→ TASK OBJECTIVE: Please output the items as a JSON list of strings, starting at the line that contains "What physical distance" and running through the end of the items, with one string per line. Skip blank lines and leave out the pictures.

--------------------------------

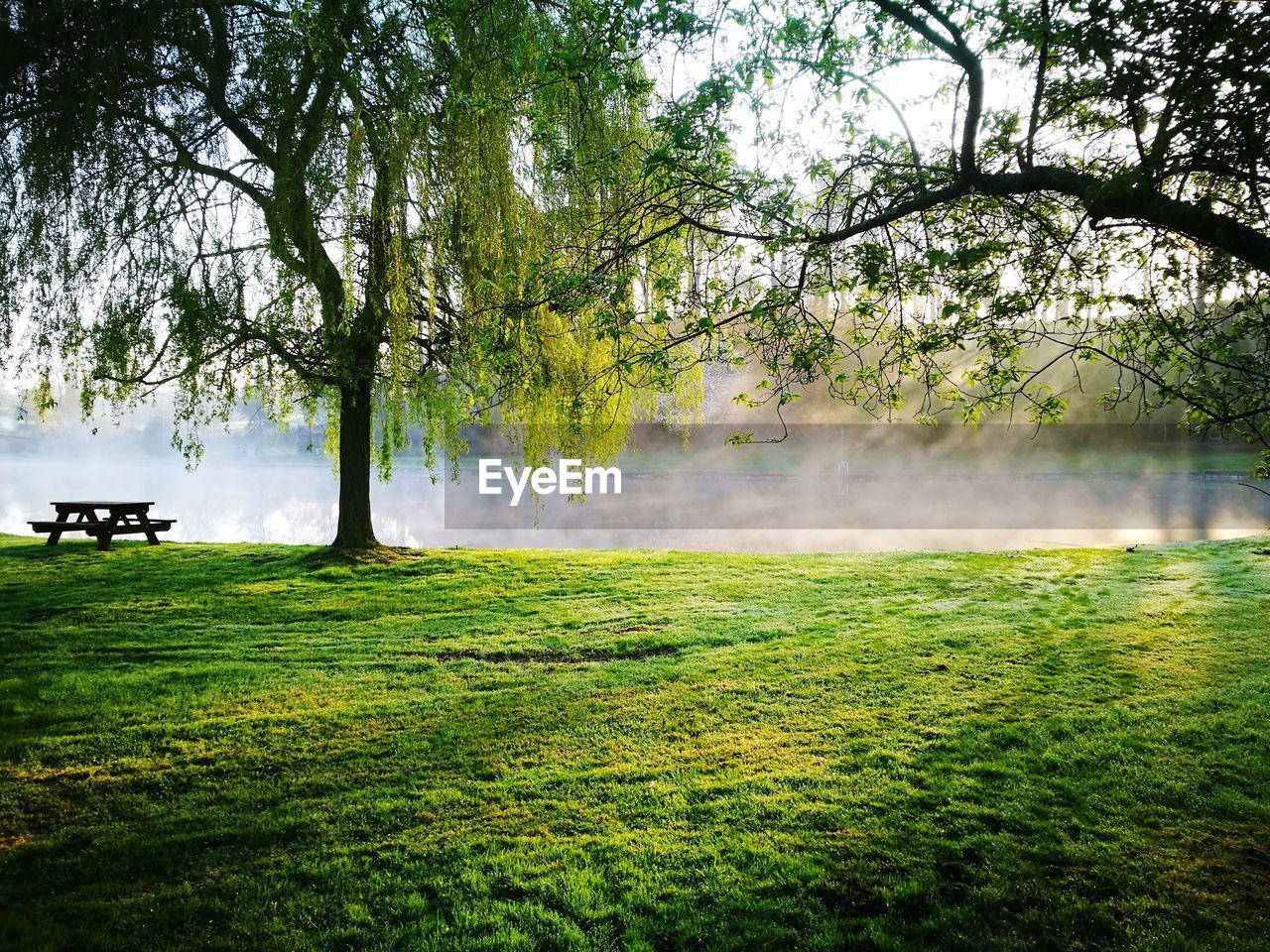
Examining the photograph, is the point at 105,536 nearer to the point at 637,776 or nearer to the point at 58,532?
the point at 58,532

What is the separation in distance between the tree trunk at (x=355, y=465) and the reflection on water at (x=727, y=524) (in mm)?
4210

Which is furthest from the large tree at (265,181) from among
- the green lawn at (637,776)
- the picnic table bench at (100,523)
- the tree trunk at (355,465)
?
the picnic table bench at (100,523)

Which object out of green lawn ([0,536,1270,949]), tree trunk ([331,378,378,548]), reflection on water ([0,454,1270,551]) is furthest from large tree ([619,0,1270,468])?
reflection on water ([0,454,1270,551])

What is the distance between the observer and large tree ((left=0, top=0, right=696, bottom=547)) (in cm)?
709

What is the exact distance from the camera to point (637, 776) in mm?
3898

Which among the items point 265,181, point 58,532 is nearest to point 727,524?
point 265,181

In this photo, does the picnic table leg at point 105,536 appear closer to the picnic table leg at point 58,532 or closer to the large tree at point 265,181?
the picnic table leg at point 58,532

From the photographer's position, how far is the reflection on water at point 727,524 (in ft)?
50.2

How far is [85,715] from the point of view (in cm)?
471

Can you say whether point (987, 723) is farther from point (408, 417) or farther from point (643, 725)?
point (408, 417)

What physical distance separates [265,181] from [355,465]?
3924 mm

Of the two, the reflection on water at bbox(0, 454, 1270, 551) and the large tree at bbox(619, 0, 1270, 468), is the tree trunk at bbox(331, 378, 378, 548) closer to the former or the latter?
the reflection on water at bbox(0, 454, 1270, 551)

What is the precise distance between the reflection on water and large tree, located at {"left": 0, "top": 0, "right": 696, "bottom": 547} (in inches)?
291

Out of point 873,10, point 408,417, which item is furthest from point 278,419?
point 873,10
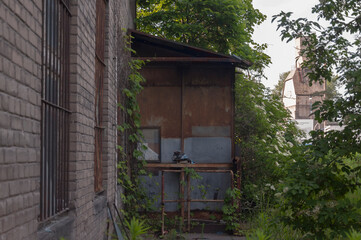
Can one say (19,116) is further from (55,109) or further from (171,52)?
(171,52)

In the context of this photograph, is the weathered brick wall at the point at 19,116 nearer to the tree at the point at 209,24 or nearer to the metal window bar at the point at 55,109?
the metal window bar at the point at 55,109

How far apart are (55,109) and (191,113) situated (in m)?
7.09

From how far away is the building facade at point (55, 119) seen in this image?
3105mm

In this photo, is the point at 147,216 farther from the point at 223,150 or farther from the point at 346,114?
the point at 346,114

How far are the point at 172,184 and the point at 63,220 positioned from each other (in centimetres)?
668

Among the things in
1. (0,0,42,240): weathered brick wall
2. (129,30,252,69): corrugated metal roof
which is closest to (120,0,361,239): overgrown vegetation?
(129,30,252,69): corrugated metal roof

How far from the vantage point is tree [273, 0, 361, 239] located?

--------------------------------

→ EXERCISE RESPONSE:
[
  "What physical distance separates [265,181] from [355,465]?",
  "3924 mm",
  "Of the two, the reflection on water at bbox(0, 454, 1270, 551) and the large tree at bbox(619, 0, 1270, 468), is the tree trunk at bbox(331, 378, 378, 548) closer to the former or the latter?",
  "the reflection on water at bbox(0, 454, 1270, 551)",
  "What is the precise distance between the reflection on water and large tree, located at {\"left\": 0, \"top\": 0, \"right\": 696, \"bottom\": 547} (in inches)?",
  "291",
  "Out of point 873,10, point 408,417, which item is furthest from point 278,419?",
  "point 873,10",
  "Can one say (19,116) is further from (55,109) or further from (171,52)?",
  "(171,52)",
  "In the context of this photograph, is the weathered brick wall at the point at 19,116 nearer to the tree at the point at 209,24 or nearer to the metal window bar at the point at 55,109?",
  "the metal window bar at the point at 55,109",
  "How far apart are (55,109) and (191,113) situated (in m)?",
  "7.09",
  "From how far away is the building facade at point (55, 119) seen in this image?",
  "3105mm",
  "In this photo, is the point at 147,216 farther from the point at 223,150 or farther from the point at 346,114?",
  "the point at 346,114",
  "How far are the point at 172,184 and the point at 63,220 positioned from each other (in centimetres)?",
  "668",
  "Among the things in",
  "1. (0,0,42,240): weathered brick wall",
  "2. (129,30,252,69): corrugated metal roof",
  "which is closest to (120,0,361,239): overgrown vegetation?",
  "(129,30,252,69): corrugated metal roof",
  "How far from the vantage point is tree [273, 0, 361, 239] located?"
]